AUFGABENDETAILS – Führe den Text über die Geschichte der weihnachtlichen Bräuche in Hamburg im Anschluss an seinen letzten Satz fort.

VORLIEGENDER TEXTAUSZUG –
((

Die Geschichte der weihnachtlichen Bräuche in Hamburg

Hamburg. Die Ratsherren waren wenig amüsiert: Vor knapp 200 Jahren wurden auf den Märkten der Hansestadt besonders zur Weihnachtszeit "Rosinenmänner" feilgeboten. Es handelte sich um kleine, aus Rosinen und getrockneten Pflaumen hergestellte Puppen, die einen vielfach geknickten Papierkragen trugen. Die Ähnlichkeit mit den Würdenträgern im Rathaus war selbst den Deerns und Buttjes klar. Da der Spaß nur einen Schilling kostete, griffen besonders die Lütten gerne zu.

Offensichtlich indes hatten die Marktschreier ein schlechtes Gewissen, süße Ebenbilder der Ratsherren, Senatoren oder Oberalten für so wenig Geld anzubieten. Entsprechend verschämt klang ihr Ausruf: "So'n Mann mit'n Kragen, ich derf es kaum sagen, kost man een Schilling."

))

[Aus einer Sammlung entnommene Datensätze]
((

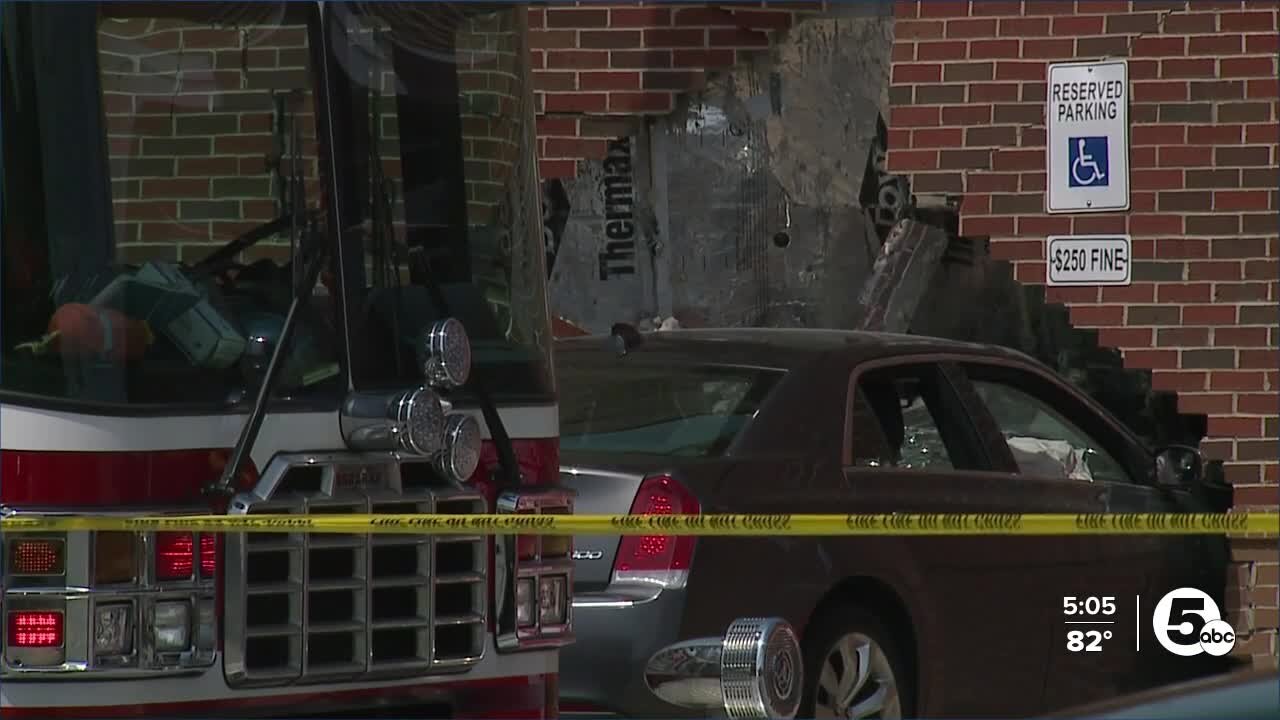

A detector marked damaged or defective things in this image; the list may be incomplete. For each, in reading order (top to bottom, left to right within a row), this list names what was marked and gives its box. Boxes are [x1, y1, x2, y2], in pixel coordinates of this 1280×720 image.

shattered car window [967, 376, 1131, 481]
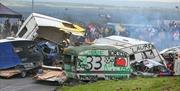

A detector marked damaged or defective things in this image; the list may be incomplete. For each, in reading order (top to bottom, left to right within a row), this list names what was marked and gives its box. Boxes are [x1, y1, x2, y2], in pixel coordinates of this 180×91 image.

wrecked caravan [15, 12, 84, 44]
wrecked caravan [0, 37, 42, 78]
torn metal sheet [33, 65, 66, 84]
wrecked caravan [63, 45, 132, 80]
wrecked caravan [94, 35, 170, 76]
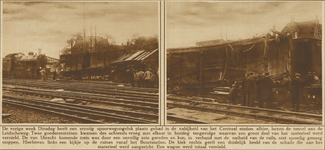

))

ÜBUNGSERGEBNIS –
Wer sich etwas mehr leisten konnte, stellte zum Heiligen Abend Lichterpyramiden in die gute Stube. In seinem 1982 veröffentlichten "Hamburger Weihnachtsbuch" beschreibt der Autor Eckart Kleßmann diese Prachtstücke. Sie bestanden aus vier in ein Brett gesteckte, sich nach oben zu einer Spitze vereinigten Holstöcke, die kunstvoll mit Tannenreisern umwickelt waren. Die Spitze schmückte eine mit Schaumgold überzogene Lehmkugel, die wiederum von einer Fahne aus Flittergold gekrönt war. Auf das Moos am Fuße der mit bunten Papierschnipseln verzierten Pyramide pflegten viele Hamburger eine Tonfigur zu legen - nicht das Christkind, sondern Genovefa mit der Hirschkuh.

Zur Glückseligkeit der Kinder wurde "Schleckerkram" an die Pyramide gehängt, wie heutzutage an den Christbaum. Beliebt waren mit Schaumgold überzogene "Suckerdaler" oder süße Kringel. Dieser Brauch hielt sich bis ins erste Drittel des vergangenen Jahrhunderts.

Noch länger war es Sitte, ausschließlich den Nachwuchs mit kleinen Geschenken zu überraschen. Präsente unter Erwachsenen oder für die Eltern wurden erst in jüngerer Zeit modern.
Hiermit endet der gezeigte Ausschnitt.